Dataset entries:
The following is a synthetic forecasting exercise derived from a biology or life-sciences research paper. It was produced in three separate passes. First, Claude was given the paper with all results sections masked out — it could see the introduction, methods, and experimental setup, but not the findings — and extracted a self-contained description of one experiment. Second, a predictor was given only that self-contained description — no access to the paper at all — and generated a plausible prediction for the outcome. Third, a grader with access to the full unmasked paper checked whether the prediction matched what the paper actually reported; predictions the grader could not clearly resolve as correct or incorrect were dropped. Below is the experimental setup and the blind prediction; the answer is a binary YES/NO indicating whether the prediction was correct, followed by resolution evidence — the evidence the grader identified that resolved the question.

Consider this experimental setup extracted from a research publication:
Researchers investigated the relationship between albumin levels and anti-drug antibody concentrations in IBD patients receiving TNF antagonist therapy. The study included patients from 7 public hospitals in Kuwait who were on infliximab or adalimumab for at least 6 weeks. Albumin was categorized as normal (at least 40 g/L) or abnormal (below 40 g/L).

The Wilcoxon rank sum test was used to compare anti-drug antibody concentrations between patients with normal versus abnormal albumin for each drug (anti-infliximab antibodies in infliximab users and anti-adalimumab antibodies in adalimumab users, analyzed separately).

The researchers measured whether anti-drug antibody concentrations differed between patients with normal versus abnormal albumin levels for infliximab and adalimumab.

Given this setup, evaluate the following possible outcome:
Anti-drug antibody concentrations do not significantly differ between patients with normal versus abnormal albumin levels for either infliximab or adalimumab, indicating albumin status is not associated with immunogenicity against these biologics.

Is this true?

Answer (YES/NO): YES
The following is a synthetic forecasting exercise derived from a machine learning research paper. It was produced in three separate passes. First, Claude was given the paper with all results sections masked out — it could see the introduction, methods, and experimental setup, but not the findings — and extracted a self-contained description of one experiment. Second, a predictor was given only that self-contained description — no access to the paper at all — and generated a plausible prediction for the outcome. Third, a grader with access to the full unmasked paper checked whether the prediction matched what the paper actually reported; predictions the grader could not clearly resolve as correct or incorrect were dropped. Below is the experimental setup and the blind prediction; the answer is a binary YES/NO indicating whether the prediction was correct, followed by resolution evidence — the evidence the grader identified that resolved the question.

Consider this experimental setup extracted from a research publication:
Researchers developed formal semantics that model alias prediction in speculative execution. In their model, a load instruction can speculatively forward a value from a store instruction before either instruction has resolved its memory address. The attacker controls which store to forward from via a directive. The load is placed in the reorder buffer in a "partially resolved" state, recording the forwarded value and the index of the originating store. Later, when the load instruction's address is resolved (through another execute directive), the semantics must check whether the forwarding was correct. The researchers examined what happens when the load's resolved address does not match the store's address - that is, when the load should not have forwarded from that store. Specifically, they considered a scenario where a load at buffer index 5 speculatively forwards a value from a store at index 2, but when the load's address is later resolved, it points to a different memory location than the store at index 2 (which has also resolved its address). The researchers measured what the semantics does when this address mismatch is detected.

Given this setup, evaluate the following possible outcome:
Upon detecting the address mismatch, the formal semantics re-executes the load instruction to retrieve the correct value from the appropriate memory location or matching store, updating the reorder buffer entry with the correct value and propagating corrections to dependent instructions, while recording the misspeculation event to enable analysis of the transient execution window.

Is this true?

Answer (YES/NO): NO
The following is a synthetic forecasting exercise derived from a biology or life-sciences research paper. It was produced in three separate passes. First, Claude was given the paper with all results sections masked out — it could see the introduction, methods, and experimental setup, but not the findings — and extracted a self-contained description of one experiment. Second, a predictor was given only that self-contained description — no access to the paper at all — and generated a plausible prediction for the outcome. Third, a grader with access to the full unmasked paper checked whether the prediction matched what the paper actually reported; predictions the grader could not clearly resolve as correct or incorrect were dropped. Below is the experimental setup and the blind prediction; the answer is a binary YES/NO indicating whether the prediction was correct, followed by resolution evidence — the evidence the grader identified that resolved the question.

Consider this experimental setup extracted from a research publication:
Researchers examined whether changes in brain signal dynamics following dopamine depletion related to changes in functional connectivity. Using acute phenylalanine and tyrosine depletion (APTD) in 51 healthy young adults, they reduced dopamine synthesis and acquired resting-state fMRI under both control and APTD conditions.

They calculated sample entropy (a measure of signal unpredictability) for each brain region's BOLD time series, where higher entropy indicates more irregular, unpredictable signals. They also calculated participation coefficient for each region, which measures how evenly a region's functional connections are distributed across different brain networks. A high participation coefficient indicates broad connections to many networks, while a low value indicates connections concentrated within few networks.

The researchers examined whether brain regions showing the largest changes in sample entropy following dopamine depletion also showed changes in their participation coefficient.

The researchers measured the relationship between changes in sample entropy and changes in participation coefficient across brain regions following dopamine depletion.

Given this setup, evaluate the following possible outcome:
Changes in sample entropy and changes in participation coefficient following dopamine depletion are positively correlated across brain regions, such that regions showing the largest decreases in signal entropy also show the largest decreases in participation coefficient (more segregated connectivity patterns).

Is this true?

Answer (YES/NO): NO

• **YOUR ASSIGNMENT**
The answer should hold the lines from the one containing "They calculated sample" through the end of the entries above, set down exactly, with both ends included.

• **RESULT FOR THIS EXERCISE**
They calculated sample entropy (a measure of signal unpredictability) for each brain region's BOLD time series, where higher entropy indicates more irregular, unpredictable signals. They also calculated participation coefficient for each region, which measures how evenly a region's functional connections are distributed across different brain networks. A high participation coefficient indicates broad connections to many networks, while a low value indicates connections concentrated within few networks.

The researchers examined whether brain regions showing the largest changes in sample entropy following dopamine depletion also showed changes in their participation coefficient.

The researchers measured the relationship between changes in sample entropy and changes in participation coefficient across brain regions following dopamine depletion.

Given this setup, evaluate the following possible outcome:
Changes in sample entropy and changes in participation coefficient following dopamine depletion are positively correlated across brain regions, such that regions showing the largest decreases in signal entropy also show the largest decreases in participation coefficient (more segregated connectivity patterns).

Is this true?

Answer (YES/NO): NO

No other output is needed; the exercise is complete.